Of the scheme Divine
   Date :07-Apr-2020

Poet John Clare_1 &n
 
 
By Vijay Phanshikar :

Is there another world for this frail dust
To warm with life and be itself again?
Something about me daily speaks there must,
And why should instinct nourish hopes in vain?
'Tis nature's prophesy that such will be,
And everything seems struggling to explain
The close sealed volume of its mystery.
Time wandering onward keeps its usual pace
As seeming anxious of eternity,
To meet that calm and find a resting place.
E'en the small violet feels a future power
And waits each year renewing blooms to bring,
And surely man is no inferior flower
To die unworthy of a second spring?

- ‘Instinct of Hope’,
by John Clare
 
 
 
 
‘HOPE’ has found many a definition in human parlance.
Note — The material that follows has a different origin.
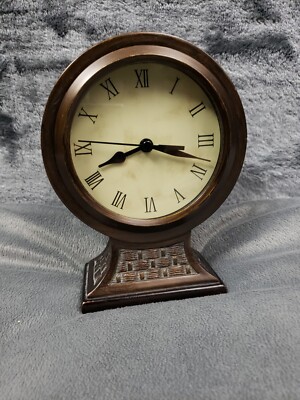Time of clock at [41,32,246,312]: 8:17
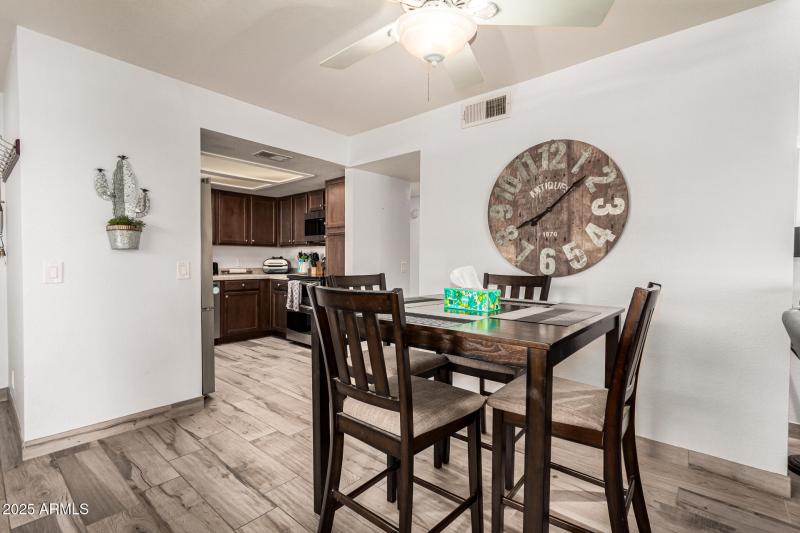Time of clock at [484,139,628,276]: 8:07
Despite its positivism, ironically, however, ‘hope’ finds its existence in the thick of hopelessness. When everything is black and bleak, when nothing seems to move, when life appears frozen, a little sprout of hope raises its tiny head and says, ‘Hey, here I am -- with you, by you, and for you. Come on. Come up. Rise. Refuse to succumb’. Hope, thus, is almost an outcome of a time when everything appears lost. For reasons that we do not ponder over, we often miss this irony, this paradox -- of hope and the source of its existence. True, ‘hope’ has a strong positivism as its abiding virtue.
 
But ‘hope’ reminds herself to us only when we are deep in despair. Of course, John Clare is right when he assigns the virtue, the facet, of instinct to hope. In these 14 lines, he talks simply of how hope is the guiding and goading force that propels us humans out of a bad patch. Instinctually, we look forward to good times. Instinctually, we dream of a better time ahead. That is our basic urge -- not just to survive somehow, but also to thrive despite the black and bleak moment in which we are trapped. The last four lines of this fine poetic expression also give rise to something that take you beyond ‘hope’ -- ... E'en the small violet feels a future power And waits each year renewing blooms to bring, And surely man is no inferior flower To die unworthy of a second spring? How true!
 
The little violet (flower) that has a terribly short life-span also feels the power of future. This is not the role of hope alone, so to say. Hope suggest a ray of survival. But what the little violet feels is not just a matter of survival. For, it perishes every season. Yet, it knows that in the near future, it is going to come back again, in its full bloom that may make even a royal beauty feel slighted. That confidence that it will bloom the next season again is what John Clare calls feeling the future power of renewing blooms! So, the poet declares: ... surely man is no inferior flower To die unworthy of a second spring This is not a matter just of hope. This is an issue of that innate confidence that there is a second spring -- waiting in the distance -- when there will be a bloom again.
 
This is something not limited to hope; this is something that stems from confidence of the power of the Divine to give every creature of His not just a second chance but many chances one after another for ages. There is certain agelessness in this sequence from times immemorial. In a way, it defies the concept of death as the end of everything. Much to the contrary, it supports the theory of rebirth -- to be born again, worthy of a second spring ... and many springs thereafter endlessly, agelessly. Death, thus, is just a pause ...! This is beyond hope! This is integral to the scheme Divine.